是川遺跡の合掌土偶に見られる「六本の指」について考察します。
是川縄文館を訪れた際、ガイドの方から「合掌した手を側方から見ると爪が六個に見えるため、その構造を六本指として表現したのではないか」という説明を伺いました。確かに側面から観察すると、六本の指のように見えます。

この合掌の形は、強い願いを叶えるための特別な形態であったと考えられます。一般的な合掌では指を伸ばす姿勢が多いですが、この土偶のように強く握りしめた拳の形は、渦巻文様を象徴しているとも捉えられます。左右の拳の渦は互いに反転し、右回りと左回りの渦が両手で交わることで「再生」や「復活」の象徴となります。

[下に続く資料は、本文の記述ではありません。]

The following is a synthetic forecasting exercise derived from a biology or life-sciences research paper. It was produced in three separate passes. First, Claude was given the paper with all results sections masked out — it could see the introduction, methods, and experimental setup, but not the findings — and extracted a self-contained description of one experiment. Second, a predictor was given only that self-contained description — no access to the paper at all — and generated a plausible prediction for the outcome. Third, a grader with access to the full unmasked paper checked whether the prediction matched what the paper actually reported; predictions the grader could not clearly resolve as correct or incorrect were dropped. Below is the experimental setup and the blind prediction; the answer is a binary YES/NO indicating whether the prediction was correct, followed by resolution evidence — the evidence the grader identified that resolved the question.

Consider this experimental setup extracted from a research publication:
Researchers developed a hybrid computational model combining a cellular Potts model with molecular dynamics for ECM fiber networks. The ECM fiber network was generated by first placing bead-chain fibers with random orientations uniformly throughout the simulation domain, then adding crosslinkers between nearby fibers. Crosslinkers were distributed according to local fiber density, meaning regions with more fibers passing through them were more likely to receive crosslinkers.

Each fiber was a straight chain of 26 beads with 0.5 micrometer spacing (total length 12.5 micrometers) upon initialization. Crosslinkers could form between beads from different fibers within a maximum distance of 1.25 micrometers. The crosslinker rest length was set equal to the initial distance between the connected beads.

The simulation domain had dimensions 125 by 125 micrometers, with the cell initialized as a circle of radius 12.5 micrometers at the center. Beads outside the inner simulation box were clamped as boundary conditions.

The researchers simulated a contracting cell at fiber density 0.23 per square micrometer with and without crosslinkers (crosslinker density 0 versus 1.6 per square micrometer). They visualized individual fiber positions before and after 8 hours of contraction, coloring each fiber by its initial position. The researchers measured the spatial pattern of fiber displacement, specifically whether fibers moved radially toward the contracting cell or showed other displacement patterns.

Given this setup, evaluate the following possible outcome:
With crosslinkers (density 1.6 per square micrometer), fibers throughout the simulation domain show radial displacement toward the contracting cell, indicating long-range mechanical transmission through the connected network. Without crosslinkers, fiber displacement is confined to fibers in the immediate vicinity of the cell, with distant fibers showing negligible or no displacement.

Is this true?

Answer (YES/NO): YES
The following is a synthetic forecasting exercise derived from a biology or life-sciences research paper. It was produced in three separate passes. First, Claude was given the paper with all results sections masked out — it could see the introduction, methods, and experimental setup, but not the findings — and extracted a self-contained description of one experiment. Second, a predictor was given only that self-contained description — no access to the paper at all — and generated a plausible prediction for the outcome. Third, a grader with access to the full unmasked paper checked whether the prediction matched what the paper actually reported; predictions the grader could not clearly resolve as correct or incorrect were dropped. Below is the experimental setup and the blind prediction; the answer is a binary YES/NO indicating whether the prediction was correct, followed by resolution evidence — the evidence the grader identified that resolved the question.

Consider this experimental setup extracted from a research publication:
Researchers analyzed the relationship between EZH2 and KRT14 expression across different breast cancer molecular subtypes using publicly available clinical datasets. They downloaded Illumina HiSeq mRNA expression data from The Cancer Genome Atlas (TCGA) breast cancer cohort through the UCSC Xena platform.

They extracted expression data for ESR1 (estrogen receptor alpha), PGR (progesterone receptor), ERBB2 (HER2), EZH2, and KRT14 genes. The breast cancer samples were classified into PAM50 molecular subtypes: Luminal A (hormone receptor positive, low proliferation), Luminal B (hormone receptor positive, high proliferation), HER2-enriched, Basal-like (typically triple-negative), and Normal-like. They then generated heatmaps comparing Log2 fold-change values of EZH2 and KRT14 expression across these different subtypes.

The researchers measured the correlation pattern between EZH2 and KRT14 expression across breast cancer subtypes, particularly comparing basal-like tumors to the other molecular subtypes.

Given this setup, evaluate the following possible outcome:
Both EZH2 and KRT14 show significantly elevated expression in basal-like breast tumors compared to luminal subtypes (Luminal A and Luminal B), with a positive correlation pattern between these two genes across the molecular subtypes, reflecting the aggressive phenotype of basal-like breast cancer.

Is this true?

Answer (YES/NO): NO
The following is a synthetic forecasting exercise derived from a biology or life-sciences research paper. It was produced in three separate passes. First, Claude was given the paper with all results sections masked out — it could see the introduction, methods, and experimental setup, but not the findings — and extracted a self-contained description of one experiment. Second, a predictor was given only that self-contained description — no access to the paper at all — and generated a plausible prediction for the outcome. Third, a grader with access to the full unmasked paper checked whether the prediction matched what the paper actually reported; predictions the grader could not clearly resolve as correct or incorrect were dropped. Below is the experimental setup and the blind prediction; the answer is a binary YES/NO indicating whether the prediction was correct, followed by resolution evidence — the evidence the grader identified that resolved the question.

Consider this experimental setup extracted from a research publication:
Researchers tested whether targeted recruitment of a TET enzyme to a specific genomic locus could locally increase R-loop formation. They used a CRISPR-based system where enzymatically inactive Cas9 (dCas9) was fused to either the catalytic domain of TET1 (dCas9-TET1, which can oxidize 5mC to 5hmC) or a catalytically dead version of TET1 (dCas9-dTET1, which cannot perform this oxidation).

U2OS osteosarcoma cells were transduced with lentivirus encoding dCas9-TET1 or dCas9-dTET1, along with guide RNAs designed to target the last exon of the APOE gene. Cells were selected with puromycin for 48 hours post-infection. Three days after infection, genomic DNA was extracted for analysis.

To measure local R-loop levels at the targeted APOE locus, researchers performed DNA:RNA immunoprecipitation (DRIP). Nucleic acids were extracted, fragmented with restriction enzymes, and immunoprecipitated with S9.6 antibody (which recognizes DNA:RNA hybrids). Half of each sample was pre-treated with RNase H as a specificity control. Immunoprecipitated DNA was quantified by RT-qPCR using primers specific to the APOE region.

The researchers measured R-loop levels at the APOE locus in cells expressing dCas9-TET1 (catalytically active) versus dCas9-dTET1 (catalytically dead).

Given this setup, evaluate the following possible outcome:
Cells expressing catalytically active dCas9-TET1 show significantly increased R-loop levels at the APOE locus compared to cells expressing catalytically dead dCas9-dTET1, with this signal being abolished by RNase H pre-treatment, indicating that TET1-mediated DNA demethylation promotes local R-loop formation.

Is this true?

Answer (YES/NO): YES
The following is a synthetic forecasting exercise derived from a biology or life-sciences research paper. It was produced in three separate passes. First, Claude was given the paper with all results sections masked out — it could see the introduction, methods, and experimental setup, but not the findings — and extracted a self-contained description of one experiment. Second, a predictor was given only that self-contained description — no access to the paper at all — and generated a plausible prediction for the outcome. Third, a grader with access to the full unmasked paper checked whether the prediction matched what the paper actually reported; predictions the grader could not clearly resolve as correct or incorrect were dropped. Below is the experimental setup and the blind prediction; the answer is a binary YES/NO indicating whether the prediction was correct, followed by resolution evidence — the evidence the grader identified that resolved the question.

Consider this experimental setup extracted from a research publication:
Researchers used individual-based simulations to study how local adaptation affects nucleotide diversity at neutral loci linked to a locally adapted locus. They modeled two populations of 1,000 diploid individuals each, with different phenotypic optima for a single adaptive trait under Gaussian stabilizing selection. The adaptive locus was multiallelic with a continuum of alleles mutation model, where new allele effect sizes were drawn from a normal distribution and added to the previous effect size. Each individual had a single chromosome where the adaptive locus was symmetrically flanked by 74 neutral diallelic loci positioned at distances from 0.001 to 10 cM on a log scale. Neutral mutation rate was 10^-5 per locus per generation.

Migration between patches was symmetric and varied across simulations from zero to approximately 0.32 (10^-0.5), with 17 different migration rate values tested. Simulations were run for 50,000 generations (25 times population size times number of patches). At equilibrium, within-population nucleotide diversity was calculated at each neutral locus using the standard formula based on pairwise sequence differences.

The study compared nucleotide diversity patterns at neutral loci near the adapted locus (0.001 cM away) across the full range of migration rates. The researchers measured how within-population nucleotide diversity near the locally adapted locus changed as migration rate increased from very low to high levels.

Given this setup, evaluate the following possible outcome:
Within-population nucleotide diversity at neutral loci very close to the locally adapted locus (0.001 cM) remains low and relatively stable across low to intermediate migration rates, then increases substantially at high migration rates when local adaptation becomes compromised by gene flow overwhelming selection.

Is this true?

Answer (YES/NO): NO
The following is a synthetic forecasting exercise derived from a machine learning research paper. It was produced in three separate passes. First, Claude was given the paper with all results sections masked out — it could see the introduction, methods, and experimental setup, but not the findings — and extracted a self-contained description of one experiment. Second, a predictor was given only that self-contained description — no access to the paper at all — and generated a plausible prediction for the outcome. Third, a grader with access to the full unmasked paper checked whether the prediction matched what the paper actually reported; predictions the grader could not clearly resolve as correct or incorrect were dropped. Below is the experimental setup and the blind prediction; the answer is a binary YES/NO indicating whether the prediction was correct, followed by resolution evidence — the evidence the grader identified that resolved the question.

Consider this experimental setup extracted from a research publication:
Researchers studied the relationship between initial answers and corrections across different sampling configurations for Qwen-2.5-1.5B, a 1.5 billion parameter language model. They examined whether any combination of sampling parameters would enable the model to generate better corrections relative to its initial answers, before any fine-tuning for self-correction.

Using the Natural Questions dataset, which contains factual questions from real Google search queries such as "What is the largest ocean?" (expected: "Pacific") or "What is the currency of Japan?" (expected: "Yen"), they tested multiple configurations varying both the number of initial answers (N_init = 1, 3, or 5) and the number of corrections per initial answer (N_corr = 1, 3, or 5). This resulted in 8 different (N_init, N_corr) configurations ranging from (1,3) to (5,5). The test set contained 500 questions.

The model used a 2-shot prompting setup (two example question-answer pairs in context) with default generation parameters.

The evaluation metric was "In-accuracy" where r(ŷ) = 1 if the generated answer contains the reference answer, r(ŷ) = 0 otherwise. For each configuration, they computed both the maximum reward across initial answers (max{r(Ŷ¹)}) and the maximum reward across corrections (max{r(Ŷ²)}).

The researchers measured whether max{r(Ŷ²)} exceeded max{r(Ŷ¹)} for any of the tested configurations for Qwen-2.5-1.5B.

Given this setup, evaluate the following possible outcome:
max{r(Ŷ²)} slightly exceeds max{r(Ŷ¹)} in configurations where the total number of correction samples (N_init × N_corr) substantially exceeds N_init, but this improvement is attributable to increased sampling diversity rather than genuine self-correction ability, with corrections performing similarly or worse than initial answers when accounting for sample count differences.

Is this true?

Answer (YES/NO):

さらに、親指を重ねると「✖」の形になります。この形は古代から再生・復活の象徴として崇められてきました。左右の渦巻と✖の融合は、トーラス構造の中心にある△▽=✖の形と共鳴し、宇宙的循環の象徴とも言えます。
また、長野県茅野市棚畑遺跡出土の国宝「仮面のビーナス」の両手にも渦巻文様が描かれています。古代人は手そのものを渦巻的な力の象徴として捉えていたのではないでしょうか。手の渦巻は数字の「6」と「9」にも変換でき、この「6」は合掌土偶の六本指とも響き合います。

合掌土偶は出産に関わる祈りの土偶であり、強く手を握りしめる合掌の姿勢は、縄文人が生命の誕生と願いの成就を祈った重要な象徴的ポーズであったと考えられます。